Pero la escena me en­ferma.
El crítico es feo y viejo y, como dicen ciertos libros de frenología, posee “un perfil aqui­lino". Ejerce además, el antiguo oficio de cura o timador corpora­tivo.
Ha comenzado aclarando que lamenta herir los sentimien­tos de la seño­rita, pero que imbuido del respeto y el amor que siente por la lite­ratura, es su deber (¿dijo "sagrado"?) separar la paja del trigo; decir "la verdad", por muy dolorosa que esta sea. Acusa a la tonta de Zoila de osar practicar un arte ex­celso sin conocer sus "rudi­mentos". Apostaría que la mitad de las so­berbias palabras del anciano caen en el vacío. Pero Zoila sabe que son hos­tiles. Llora porque ha cometido el pecado de sacrilegio. Se siente torpe, fea, úl­tima. El crí­tico la con­suela magnánimo, satisfecho de su poder. La idiota de Zoila le da increí­blemente las gracias por vomitar en su cursi cuaderno.
Ambos constituyen la eterna imagen de la cultura: El lobo versus la oveja.
De todos los presentes en la sala, soy, tal vez, el único que ha leído los dos volúme­nes de poesía escritos por el crítico. Gesta del sol, publicado en 1934 por Zig-Zag y Poesía Selecta de 1959 por Edi­torial Universitaria.
Su lectura fue pe­nosa.
El pri­mer volumen constituye el desfachatado in­tento de conciliar un len­guaje nerudeano, espeso, sobresaturado de imágenes, exagerada­mente telú­rico, con una te­má­tica seudo mística. El resultado, obvia­mente, es una mierda presuntuosa y rimbombante. Sin embargo, posee el im­pensado mérito de comprobar que el co­nocimiento de la poesía de moda no es suficiente para encubrir la falta de talento, de imaginación y de experiencia vital. Este primer libro abusa de la enumeración caótica, de una prolija yuxtapo­sición de imáge­nes surrealistas, de rebuscadas metáforas de segundo grado, etc., etc.
El segundo volumen es claramente supe­rior, sin dejar de evidenciar la falta de verdadero talento, de genuina emoción y de sensi­bilidad. El au­tor ha esca­pado a la influencia de la poderosa len­gua neru­deana y ha recalado en una escritura me­nos verbosa; un tanto más clásica, casi ascética. Las metáforas se encuentran cuidadosa­mente construi­das. Seguramente demandaron lar­gas noches de insomnio; tal vez semanas enteras de intenso es­fuerzo. Todos los poemas que lo consti­tuyen fueron publicados a través de los años en di­versas revistas o libros colectivos.

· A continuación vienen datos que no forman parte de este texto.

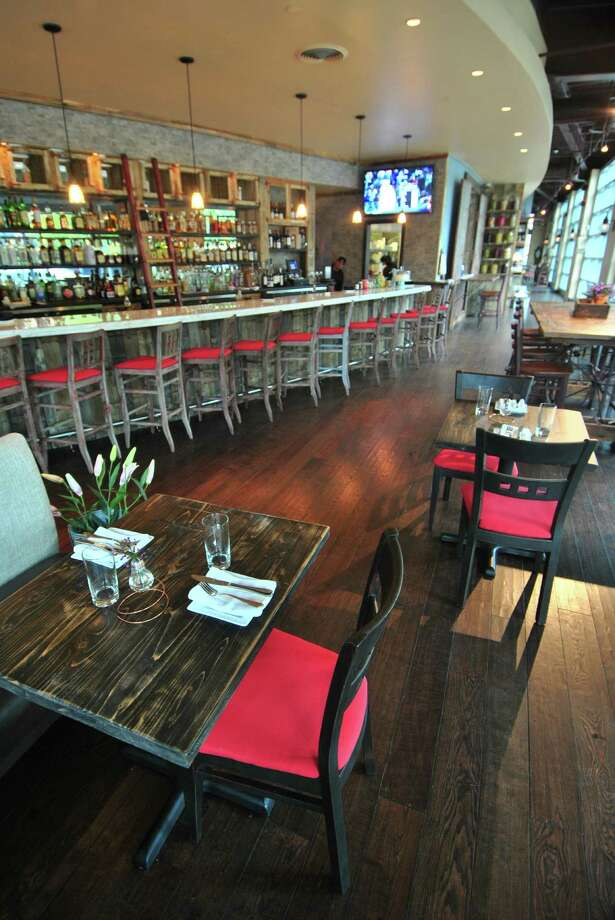 "Mama's Boy Southern Table & Refuge is bringing the ""south"" to South Norwalk. Thte owners have used reclaimed wood from a South Carolina water tower to refurbish the space at 19 Water St. and make it homey and comfortable. Photo: Jordan Osterhout / For The Norwa"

No obstante, ningún poema memo­rable que rescatar.
Es cierto que Zoila no sabe escribir. Sus poemas ingenuos no hacen sino refle­jar su mente amueblada de lugares comunes; su ramplonería, su cursile­ría, su espíritu kitch.
Y el crítico se ceba en ella. Sonríe dichoso mientras pronuncia las frases más des­calificadoras con dulzura paternal.

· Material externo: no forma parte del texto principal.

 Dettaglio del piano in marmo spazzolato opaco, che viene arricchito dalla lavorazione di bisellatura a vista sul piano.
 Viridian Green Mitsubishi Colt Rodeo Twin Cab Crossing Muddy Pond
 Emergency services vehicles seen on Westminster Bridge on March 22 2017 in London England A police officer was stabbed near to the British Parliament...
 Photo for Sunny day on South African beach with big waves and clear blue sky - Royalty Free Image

Hasta ahora no me había dado cuenta de lo hermosa que es Zoila. Escar­ne­cida por la jaculatoria del crítico, su rostro arrebolado resplandece y sus ojos brillan a través de las lágrimas. Sus pupilas se encuentran dilatadas y adivino un leve jadeo en su respiración. Apostaría a que su lengua está helada y su concha ardiente. Como un animalito acorralado a punto de mearse.
De pronto siento unos celos irracionales.

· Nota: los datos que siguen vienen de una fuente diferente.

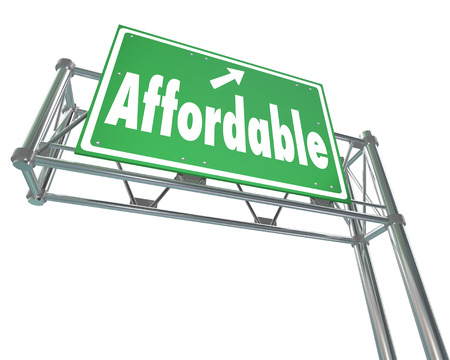 afford: Affordable word on a green freeway sign to illustrate a great value or low cost sale or bargain price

Aunque nunca ha habido nada entre ella y yo, siento celos.
Y es que soy, lejos, mucho peor que el crítico.
Decido entonces entrar en acción.
Y cuando un roto como yo entra en acción, no lo hace sin aplicar la pri­mera re­gla de la super­vivencia callejera, la cual sabiamente sentencia que “siem­pre gana el que pega el primer aletazo”. Así que pego mi primer aletazo.
-Disculpe que lo interrumpa, padre… El anciano me busca entre la concu­rren­cia sin lograr enfocar sus sucios espejuelos en mí.
Todo lo que usted dice puede ser cierto –continúo sin darle tiempo a identifi­carme- pero hay una pregunta que seguro se harían todos los aquí presen­tes, si se hubieran molestado en leer las poe­sías de usted. Y la pregunta es muy simple: ¿cómo al­guien que sabe tanto sobre el tema ha escrito una poe­sía tan re mala?
El cura mira sobresaltado en mi dirección mientras intenta limpiar sus ga­fas con un pañuelo.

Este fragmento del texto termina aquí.